Materialize Partition Columns

protocol_rfcs/materialize-partition-columns.md

4.2.03.1 KB
Original Source

Materialize Partition Columns

Associated Github issue for discussions: https://github.com/delta-io/delta/issues/5555

Overview

Currently, Delta tables store partition column values primarily in the table metadata (specifically in the partitionValues field of AddFile actions), and by default these columns are not physically written into the Parquet data files themselves.

This RFC proposes a new writer-only table feature called materializePartitionColumns. When supported, this feature requires partition columns to be physically materialized in Parquet data files alongside the data columns.

Motivation

This feature provides a mechanism to require partition column materialization at the protocol level, ensuring all writers to the table comply with this requirement during the period when the feature is supported.

Materializing partition columns enhances compatibility with Parquet readers that access Parquet files directly and do not interpret Delta’s AddFile metadata, as well as with Iceberg readers, which expect partition columns to be stored within the data files.

Additionally, having partition information embedded in the data files themselves enables more flexible data reorganization strategies.
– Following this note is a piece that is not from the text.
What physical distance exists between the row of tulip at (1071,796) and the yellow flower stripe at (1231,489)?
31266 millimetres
The same parquet files could be linked in future versions of a table that do not have the same (or any) partition columns.
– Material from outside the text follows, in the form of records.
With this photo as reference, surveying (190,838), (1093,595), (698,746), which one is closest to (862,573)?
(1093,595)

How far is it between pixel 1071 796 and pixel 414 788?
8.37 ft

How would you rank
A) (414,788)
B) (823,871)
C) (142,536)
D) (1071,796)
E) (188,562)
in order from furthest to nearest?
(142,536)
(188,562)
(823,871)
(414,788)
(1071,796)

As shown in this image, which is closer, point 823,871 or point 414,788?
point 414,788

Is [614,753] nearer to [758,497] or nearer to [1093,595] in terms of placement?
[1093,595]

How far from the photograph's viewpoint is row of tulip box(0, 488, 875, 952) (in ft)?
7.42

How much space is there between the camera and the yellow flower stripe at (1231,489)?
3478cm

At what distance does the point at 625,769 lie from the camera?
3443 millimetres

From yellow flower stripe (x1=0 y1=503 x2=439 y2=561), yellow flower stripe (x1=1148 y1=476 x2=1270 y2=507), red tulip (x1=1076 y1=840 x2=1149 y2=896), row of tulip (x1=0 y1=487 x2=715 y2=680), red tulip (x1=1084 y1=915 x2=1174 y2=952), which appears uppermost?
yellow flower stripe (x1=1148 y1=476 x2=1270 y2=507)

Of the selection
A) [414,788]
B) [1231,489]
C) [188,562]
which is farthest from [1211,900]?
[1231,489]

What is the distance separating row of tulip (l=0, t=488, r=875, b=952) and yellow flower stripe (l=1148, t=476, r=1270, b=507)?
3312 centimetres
New Section after Identity Columns section

Materialize Partition Columns

When this feature is supported, partition columns are physically written to Parquet files alongside the data columns. To support this feature:

  • The table must be on Writer Version 7, and a feature name materializePartitionColumns must exist in the table protocol's writerFeatures.

When supported:

  • When the writer feature materializePartitionColumns is set in the protocol, writers must materialize partition columns into any newly created data file, placing them after the data columns in the parquet schema. This mimics the same partition column materialization requirement from IcebergCompatV1 and IcebergCompatV2. As such, the materializePartitionColumns feature can be seen as a subset of the requirements imposed by those features, providing the partition column materialization guarantee independently without requiring full Iceberg compatibility.
  • When the writer feature materializePartitionColumns is not set in the table protocol, writers are not required to write partition columns to data files. Note that other features might still require materialization of partition values, such as IcebergCompatV1

This feature does not impose any requirements on readers. All Delta readers must be able to read the table regardless of whether partition columns are materialized in the data files. If partition values are present in both parquet and AddFile metadata, Delta readers should continue to read partition values from AddFile metadata.